== TRECHO SELECIONADO ==
Luiz Carlos Villalva: "1817 foi a mais forte de contestação à ordem política"

O historiador paulista da Universidade Federal de Minas Gerais ressalta como até a memória da Revolução de 1817 foi vista como um fantasma e um perigo durante a Independência

Por Diogo Guedes

"A Revolução de 1817 foi o movimento mais forte de contestação à ordem política ocorrido no Brasil antes da Independência", vaticina sem medo o historiador Luiz Carlos Villalva. Professor da Universidade Federal de Minas Gerais e estudioso de outros movimento coloniais, ele destaca a importância do movimento pernambucano na história brasileira. Nesta entrevista, ele aborda o esquecimento da revolução, as suas contradições e ressalta: até hoje parte do País considera indigesto celebrar 1817.

JORNAL DO COMMERCIO - Por que a Revolução de 1817, ainda mais fora de Pernambuco, é tão pouco conhecida e valorizada? Como dimensionar a importância dela?


LUIZ CARLOS VILLALVA – Estas suas perguntas são muito importantes. Neste momento, é uma das minhas preocupações de pesquisa. Eu comecei uma pesquisa sobre a Inconfidência Mineira, a Conjuração Baiana, a Revolução Pernambucana e a Independência nos jornais do Império do Brasil. O objetivo principal é entender os porquês do esquecimento que afeta em especial a Revolução de 1817. Quero encontrar ao menos algumas pistas sobre isso. O significativo é que a Revolução era muito lembrada no período que vai entre sua ocorrência e fim do primeiro reinado. Nos idos da Independência, ela era frequentemente citada. E citada como um fantasma, como um perigo. Talvez isto seja uma chave para entender sua pouca valorização nos dias de hoje, o que, para lhe ser muito franco, me causa um desconforto muito grande, por pelo menos seis motivos: ela foi o movimento mais forte de contestação à ordem política ocorrido no Brasil antes da Independência, contra o absolutismo, mobilizando gentes de perfis sociais distintos, das elites aos populares (o ouvidor e revolucionário Antônio Carlos Ribeiro de Andrada e Silva falava em algo que chegava a cifra de 30 mil homens integrando tropas), havendo participação até de escravos ; ela anunciou algo que é crucial num processo de Independência, que é o antagonismo entre o "povo colonizador" e o "colonizado"; ela, exceto por seu caráter republicano e por sua proposta de abolição lenta e gradual da escravidão, antecipou as linhas que seriam seguidas com a Independência e seu apelo ao constitucionalismo ; ela implicou uma contestação, por parte das Capitanias do então Norte, da supremacia do Centro-Sul; ela teve grande repercussão internacional; e ela foi motivo de uma repressão brutal. Estes seis elementos são indicativos de sua importância. Eles fornecem pistas para se entender seu esquecimento. Grosso modo: não convém celebrar a Revolução de 1817, que pôs em xeque uma ordem comandada do Centro-Sul do Brasil e que a esta região beneficiava, em detrimento do Norte! Não convém celebrar um movimento que, ao contestar a ordem referida, ameaçava a “integridade” do Brasil.

== TAREFA A ==
Segundo o trecho selecionado, em que universidade Luiz Carlos Villalva é professor?
== TAREFA B ==
Reescreva em forma de lista, mantendo os fatos principais, o parágrafo do trecho selecionado que começa com "A Revolução de 1817 foi o movimento mais forte".

== DADOS BRUTOS ==
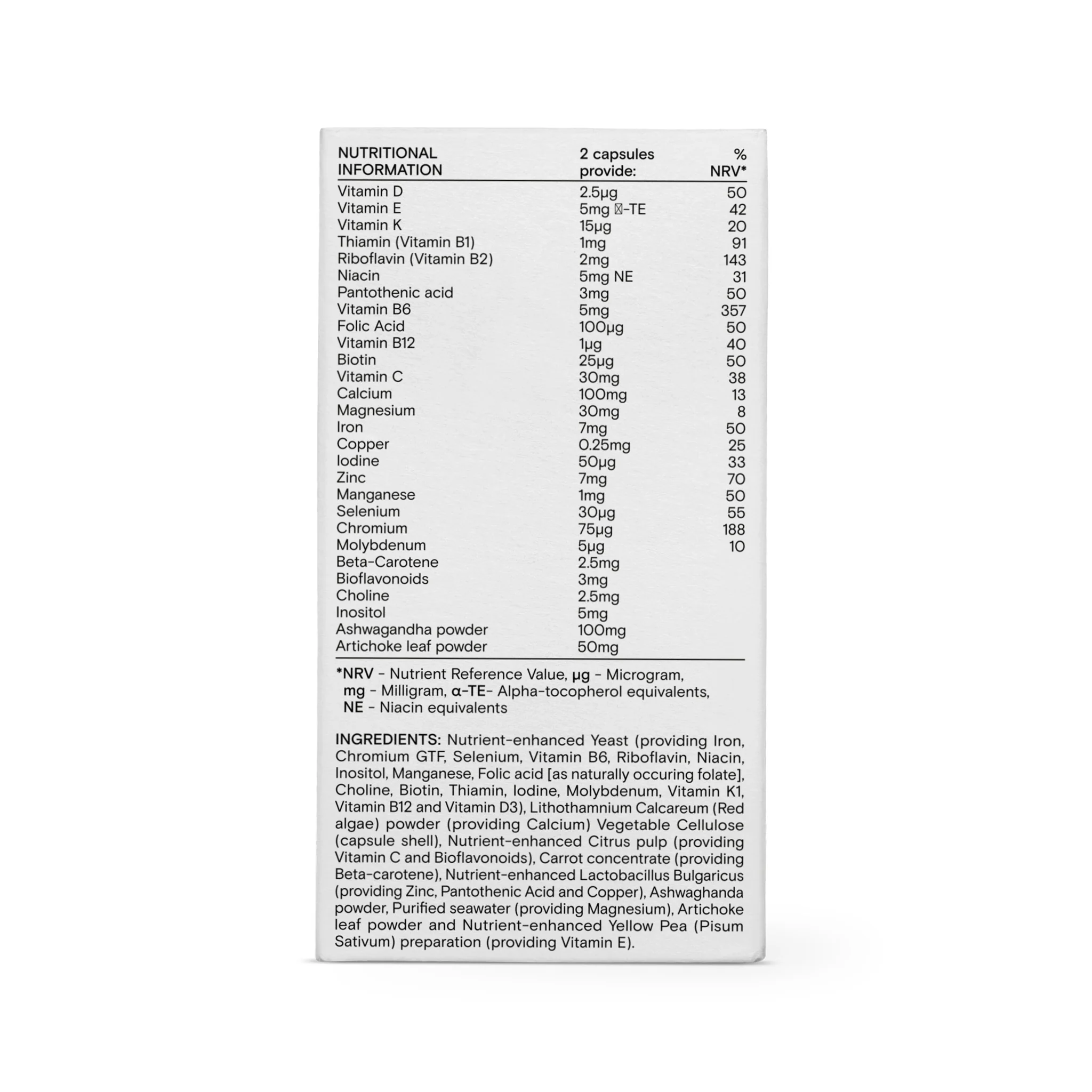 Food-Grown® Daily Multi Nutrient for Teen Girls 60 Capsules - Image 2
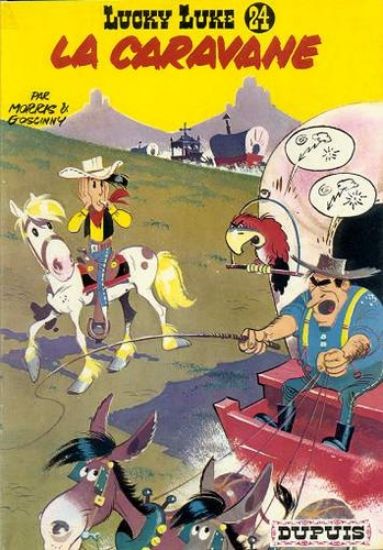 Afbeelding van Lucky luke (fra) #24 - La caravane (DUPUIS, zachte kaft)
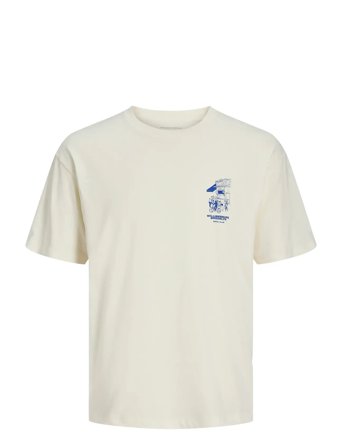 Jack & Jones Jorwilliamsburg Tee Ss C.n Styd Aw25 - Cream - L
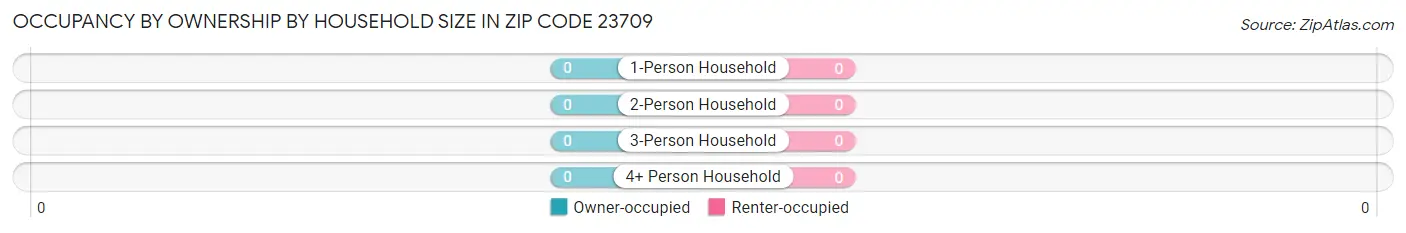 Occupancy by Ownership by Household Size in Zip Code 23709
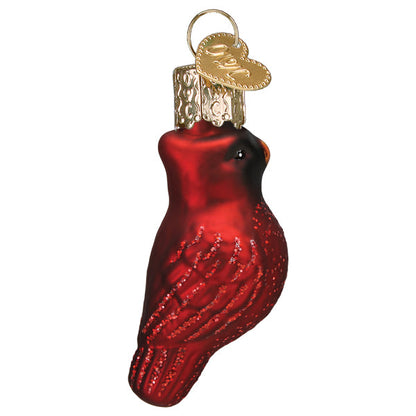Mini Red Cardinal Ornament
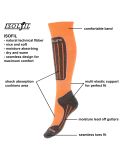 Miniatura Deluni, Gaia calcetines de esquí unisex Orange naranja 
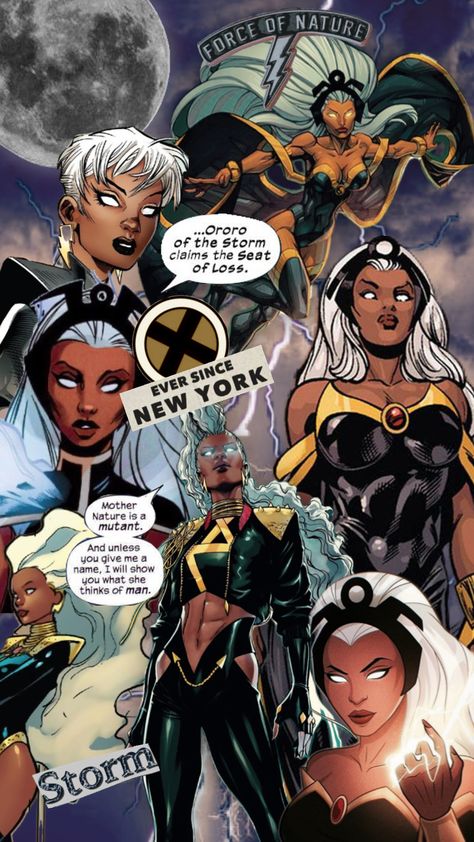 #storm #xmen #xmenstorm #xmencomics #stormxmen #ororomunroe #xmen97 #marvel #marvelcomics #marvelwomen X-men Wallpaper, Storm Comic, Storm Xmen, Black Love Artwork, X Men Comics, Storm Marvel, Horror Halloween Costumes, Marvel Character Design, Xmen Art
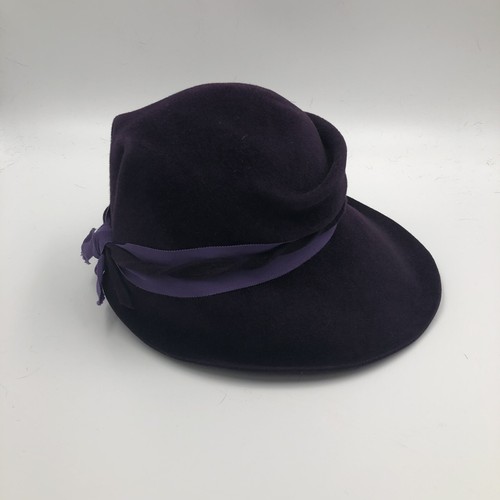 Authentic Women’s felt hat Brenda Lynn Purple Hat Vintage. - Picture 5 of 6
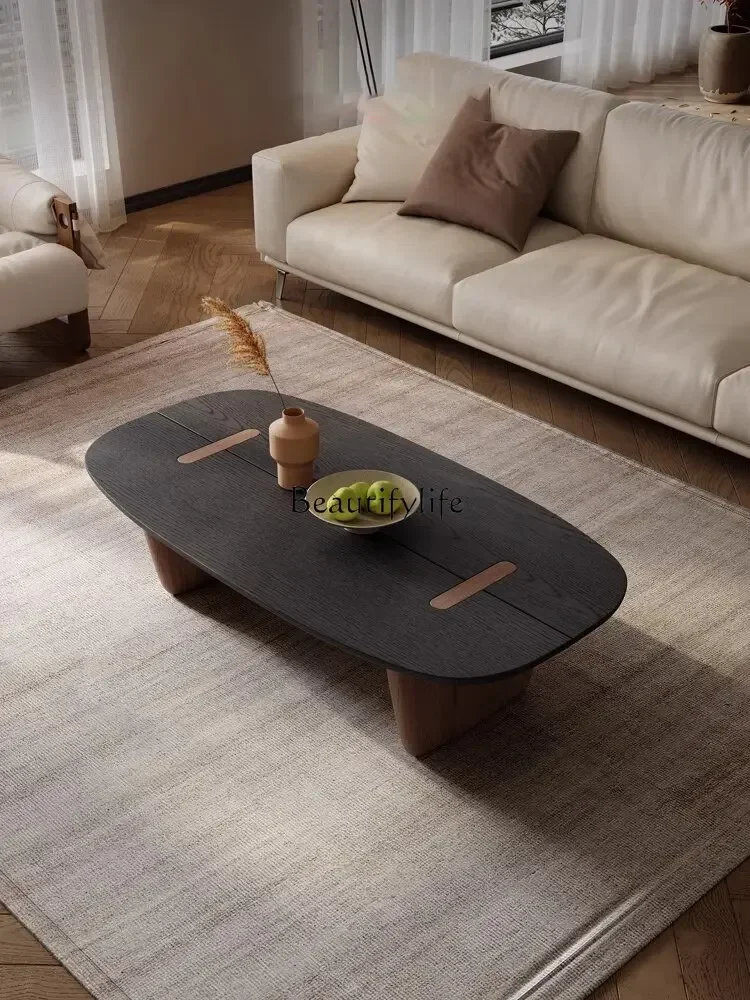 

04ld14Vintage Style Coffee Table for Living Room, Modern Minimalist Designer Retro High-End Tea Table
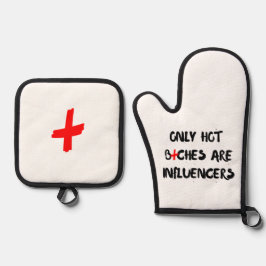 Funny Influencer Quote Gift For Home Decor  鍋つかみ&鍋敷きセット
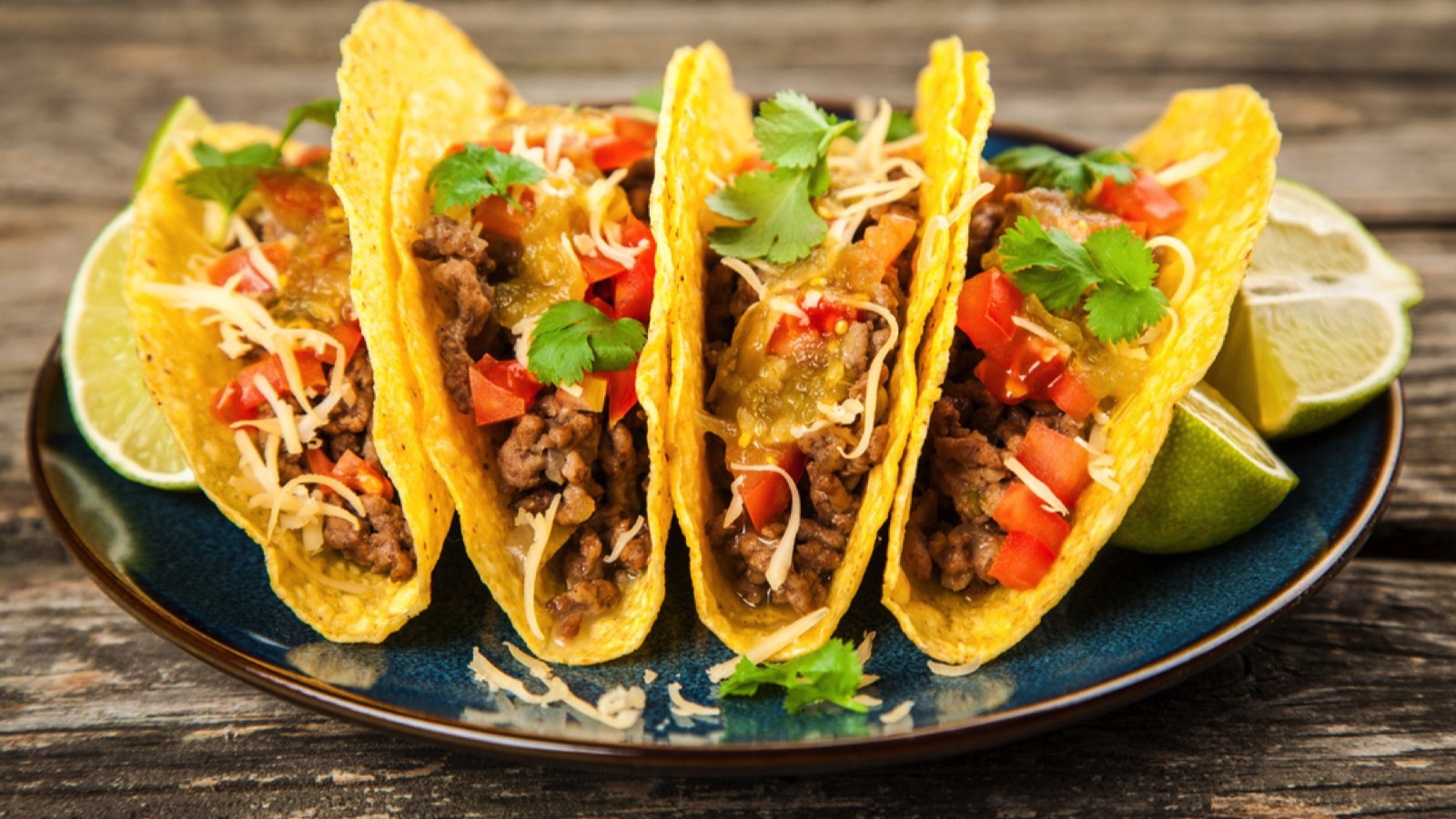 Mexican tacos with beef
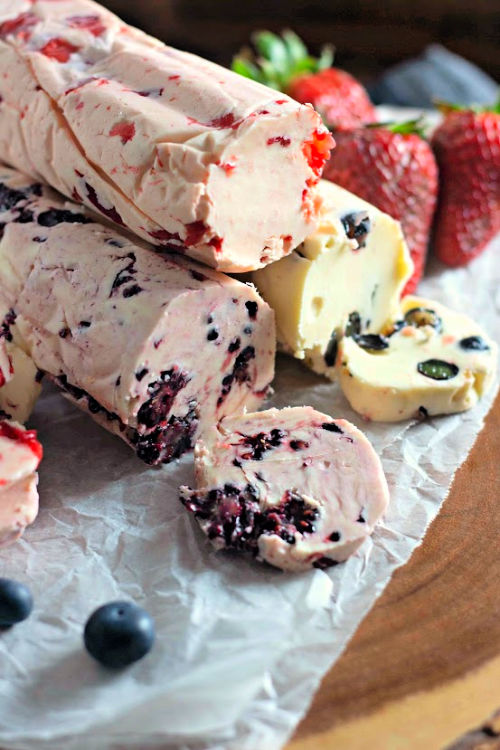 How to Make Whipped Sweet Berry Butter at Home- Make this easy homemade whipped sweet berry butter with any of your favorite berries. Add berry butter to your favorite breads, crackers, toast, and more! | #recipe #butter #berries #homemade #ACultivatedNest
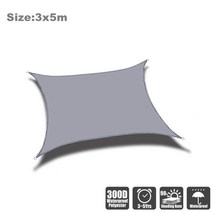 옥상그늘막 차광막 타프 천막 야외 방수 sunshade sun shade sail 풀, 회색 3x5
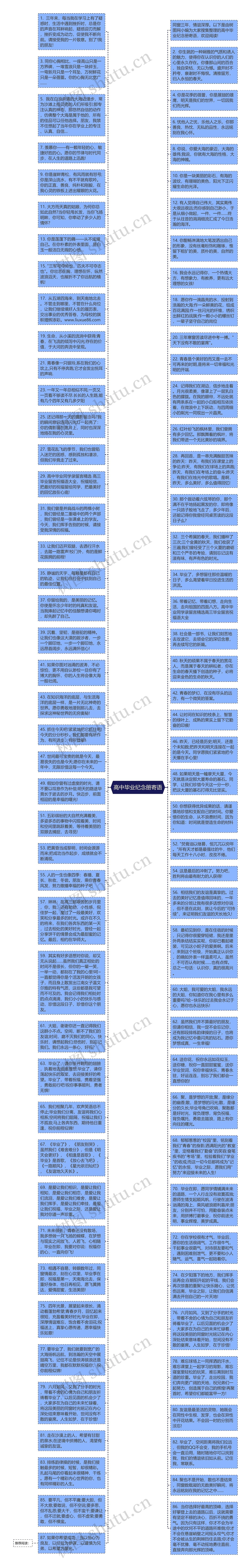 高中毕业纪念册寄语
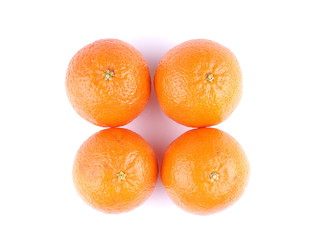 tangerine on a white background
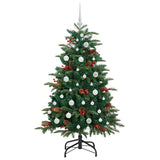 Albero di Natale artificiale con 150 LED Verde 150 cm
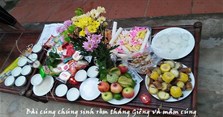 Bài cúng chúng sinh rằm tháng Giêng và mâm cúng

== RESPOSTA A ==
Na Universidade Federal de Minas Gerais.

== RESPOSTA B ==
- Para o historiador Luiz Carlos Villalva, a Revolução de 1817 foi o movimento mais forte de contestação à ordem política no Brasil antes da Independência.
- Villalva é professor da Universidade Federal de Minas Gerais e estuda outros movimentos coloniais.
- Ele destaca a importância do movimento pernambucano na história brasileira.
- Na entrevista, trata do esquecimento da revolução e de suas contradições.
- Ressalta que, até hoje, parte do País considera indigesto celebrar 1817.